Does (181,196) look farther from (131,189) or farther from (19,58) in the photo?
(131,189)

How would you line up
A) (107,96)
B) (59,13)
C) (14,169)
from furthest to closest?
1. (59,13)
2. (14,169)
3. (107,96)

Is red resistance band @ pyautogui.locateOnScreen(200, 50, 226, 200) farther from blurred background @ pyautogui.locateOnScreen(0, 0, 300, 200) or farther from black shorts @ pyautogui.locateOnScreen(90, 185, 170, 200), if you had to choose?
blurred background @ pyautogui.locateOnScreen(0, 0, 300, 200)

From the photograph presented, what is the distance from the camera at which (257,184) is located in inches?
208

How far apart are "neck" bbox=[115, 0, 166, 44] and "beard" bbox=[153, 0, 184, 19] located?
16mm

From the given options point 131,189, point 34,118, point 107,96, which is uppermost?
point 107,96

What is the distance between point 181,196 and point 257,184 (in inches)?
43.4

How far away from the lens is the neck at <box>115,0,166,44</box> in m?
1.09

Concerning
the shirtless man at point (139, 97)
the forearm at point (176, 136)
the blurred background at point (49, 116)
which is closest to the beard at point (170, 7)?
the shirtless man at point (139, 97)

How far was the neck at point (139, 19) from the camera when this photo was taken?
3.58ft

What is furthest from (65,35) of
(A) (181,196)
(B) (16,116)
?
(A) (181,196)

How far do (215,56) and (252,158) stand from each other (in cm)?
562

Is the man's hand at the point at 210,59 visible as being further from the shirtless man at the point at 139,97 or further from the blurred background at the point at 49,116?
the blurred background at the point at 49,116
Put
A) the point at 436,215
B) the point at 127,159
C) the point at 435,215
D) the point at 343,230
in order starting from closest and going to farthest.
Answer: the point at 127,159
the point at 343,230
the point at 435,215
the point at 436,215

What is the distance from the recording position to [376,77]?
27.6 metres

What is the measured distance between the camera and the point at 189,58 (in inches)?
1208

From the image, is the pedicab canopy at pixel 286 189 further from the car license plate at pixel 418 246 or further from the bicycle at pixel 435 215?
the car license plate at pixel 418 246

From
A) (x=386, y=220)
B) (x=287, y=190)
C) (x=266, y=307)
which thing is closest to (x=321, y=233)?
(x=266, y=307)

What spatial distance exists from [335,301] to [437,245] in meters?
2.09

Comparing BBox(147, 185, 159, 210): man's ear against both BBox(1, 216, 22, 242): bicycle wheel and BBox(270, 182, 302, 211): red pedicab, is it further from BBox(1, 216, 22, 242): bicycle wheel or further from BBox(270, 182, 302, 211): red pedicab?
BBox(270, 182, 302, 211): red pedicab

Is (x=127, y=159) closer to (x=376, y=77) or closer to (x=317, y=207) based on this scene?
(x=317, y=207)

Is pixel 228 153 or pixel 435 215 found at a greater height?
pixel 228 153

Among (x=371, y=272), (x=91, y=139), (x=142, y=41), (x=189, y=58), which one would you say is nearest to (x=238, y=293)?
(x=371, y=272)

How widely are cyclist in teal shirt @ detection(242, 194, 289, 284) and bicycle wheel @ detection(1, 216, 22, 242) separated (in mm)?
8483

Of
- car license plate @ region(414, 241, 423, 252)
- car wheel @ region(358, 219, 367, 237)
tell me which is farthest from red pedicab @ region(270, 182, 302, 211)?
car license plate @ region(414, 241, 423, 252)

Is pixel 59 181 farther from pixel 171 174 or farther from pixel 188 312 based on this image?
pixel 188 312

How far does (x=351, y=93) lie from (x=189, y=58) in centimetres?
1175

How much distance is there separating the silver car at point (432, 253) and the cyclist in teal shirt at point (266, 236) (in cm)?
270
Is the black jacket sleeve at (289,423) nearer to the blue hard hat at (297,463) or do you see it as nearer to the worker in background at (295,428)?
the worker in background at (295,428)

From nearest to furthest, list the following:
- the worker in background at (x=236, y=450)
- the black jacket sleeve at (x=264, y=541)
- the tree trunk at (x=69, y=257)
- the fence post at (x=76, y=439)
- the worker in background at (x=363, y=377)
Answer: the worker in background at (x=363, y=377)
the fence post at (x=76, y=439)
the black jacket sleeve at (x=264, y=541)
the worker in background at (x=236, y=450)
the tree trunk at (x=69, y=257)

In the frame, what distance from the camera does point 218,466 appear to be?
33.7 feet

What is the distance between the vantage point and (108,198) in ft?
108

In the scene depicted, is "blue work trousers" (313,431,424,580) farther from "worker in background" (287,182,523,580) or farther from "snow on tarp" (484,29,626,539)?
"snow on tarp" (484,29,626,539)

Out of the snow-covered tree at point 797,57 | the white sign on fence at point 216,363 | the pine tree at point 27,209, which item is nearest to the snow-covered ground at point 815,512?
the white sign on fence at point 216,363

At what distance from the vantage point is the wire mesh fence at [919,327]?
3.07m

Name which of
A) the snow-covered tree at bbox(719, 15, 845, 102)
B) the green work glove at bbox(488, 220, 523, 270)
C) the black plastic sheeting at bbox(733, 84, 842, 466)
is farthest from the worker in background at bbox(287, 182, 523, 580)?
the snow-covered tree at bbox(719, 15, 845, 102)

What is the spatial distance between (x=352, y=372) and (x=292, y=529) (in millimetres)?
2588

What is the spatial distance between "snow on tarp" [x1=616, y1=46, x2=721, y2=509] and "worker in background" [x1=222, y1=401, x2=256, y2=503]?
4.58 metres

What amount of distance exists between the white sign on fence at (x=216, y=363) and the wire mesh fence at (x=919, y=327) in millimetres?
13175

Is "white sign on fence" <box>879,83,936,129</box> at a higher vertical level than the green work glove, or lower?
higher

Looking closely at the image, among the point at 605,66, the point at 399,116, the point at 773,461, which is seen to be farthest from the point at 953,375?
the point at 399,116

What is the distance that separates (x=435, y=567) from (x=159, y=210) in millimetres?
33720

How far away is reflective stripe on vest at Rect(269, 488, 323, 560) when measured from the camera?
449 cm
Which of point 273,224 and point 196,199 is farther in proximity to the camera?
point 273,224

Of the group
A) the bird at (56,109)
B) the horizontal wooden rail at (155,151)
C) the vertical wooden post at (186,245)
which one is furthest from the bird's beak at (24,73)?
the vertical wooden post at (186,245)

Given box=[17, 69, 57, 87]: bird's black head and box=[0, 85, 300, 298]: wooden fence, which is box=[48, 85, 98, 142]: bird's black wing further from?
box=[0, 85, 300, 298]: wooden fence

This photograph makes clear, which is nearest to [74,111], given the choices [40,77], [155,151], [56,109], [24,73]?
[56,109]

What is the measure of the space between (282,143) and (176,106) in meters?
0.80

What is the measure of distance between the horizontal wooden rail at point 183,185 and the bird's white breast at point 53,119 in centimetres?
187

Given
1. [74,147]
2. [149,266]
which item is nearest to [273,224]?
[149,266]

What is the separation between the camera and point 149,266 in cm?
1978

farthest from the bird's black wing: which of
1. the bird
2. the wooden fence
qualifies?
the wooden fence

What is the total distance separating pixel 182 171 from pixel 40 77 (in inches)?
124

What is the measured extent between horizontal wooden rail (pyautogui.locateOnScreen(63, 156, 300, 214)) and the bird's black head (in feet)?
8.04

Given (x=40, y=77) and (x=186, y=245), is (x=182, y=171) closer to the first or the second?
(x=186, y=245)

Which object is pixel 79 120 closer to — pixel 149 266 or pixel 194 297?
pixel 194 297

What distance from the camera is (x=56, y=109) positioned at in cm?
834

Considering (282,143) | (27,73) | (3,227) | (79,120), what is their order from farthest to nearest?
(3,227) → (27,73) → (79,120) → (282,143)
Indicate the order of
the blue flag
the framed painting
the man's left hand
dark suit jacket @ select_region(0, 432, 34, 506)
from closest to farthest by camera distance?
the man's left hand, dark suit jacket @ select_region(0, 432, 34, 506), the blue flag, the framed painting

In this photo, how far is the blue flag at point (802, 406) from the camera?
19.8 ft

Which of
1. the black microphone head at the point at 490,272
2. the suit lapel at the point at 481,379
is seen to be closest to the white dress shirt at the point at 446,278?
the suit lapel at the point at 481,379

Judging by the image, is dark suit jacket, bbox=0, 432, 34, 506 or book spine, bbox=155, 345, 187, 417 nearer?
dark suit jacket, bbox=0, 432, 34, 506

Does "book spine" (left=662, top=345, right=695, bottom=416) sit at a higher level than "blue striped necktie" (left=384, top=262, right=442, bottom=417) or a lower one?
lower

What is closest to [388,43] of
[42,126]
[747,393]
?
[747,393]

- - - -

Please rewrite the records that begin at the line containing "Which of point" and stop after the line containing "(3,227) → (27,73) → (79,120) → (282,143)", with "horizontal wooden rail" changed to "horizontal wooden beam" and everything else left as it is. Give only those records.

— Written solution —
Which of point 273,224 and point 196,199 is farther in proximity to the camera?
point 273,224

Of the group
A) the bird at (56,109)
B) the horizontal wooden beam at (155,151)
C) the vertical wooden post at (186,245)
which one is furthest from the bird's beak at (24,73)?
the vertical wooden post at (186,245)

Given box=[17, 69, 57, 87]: bird's black head and box=[0, 85, 300, 298]: wooden fence, which is box=[48, 85, 98, 142]: bird's black wing further from?
box=[0, 85, 300, 298]: wooden fence

This photograph makes clear, which is nearest to [74,111], given the choices [40,77], [155,151], [56,109], [24,73]?
[56,109]

What is the measure of the space between (282,143) and (176,106) in meters?
0.80

What is the measure of distance between the horizontal wooden beam at point 183,185 and the bird's white breast at point 53,119 in centimetres?
187

Given
1. [74,147]
2. [149,266]
which item is nearest to [273,224]?
[149,266]

What is the separation between the camera and point 149,266 in cm?
1978

farthest from the bird's black wing: which of
1. the bird
2. the wooden fence
qualifies?
the wooden fence

What is the total distance separating pixel 182 171 from pixel 40 77 (in inches)?
124

What is the measured extent between horizontal wooden beam (pyautogui.locateOnScreen(63, 156, 300, 214)) and the bird's black head (in feet)?
8.04

Given (x=40, y=77) and (x=186, y=245), is (x=182, y=171) closer to the first or the second?
(x=186, y=245)

Which object is pixel 79 120 closer to — pixel 149 266 or pixel 194 297?
pixel 194 297

What distance from the camera is (x=56, y=109) positioned at in cm?
834

Considering (282,143) | (27,73) | (3,227) | (79,120), what is their order from farthest to nearest?
(3,227) → (27,73) → (79,120) → (282,143)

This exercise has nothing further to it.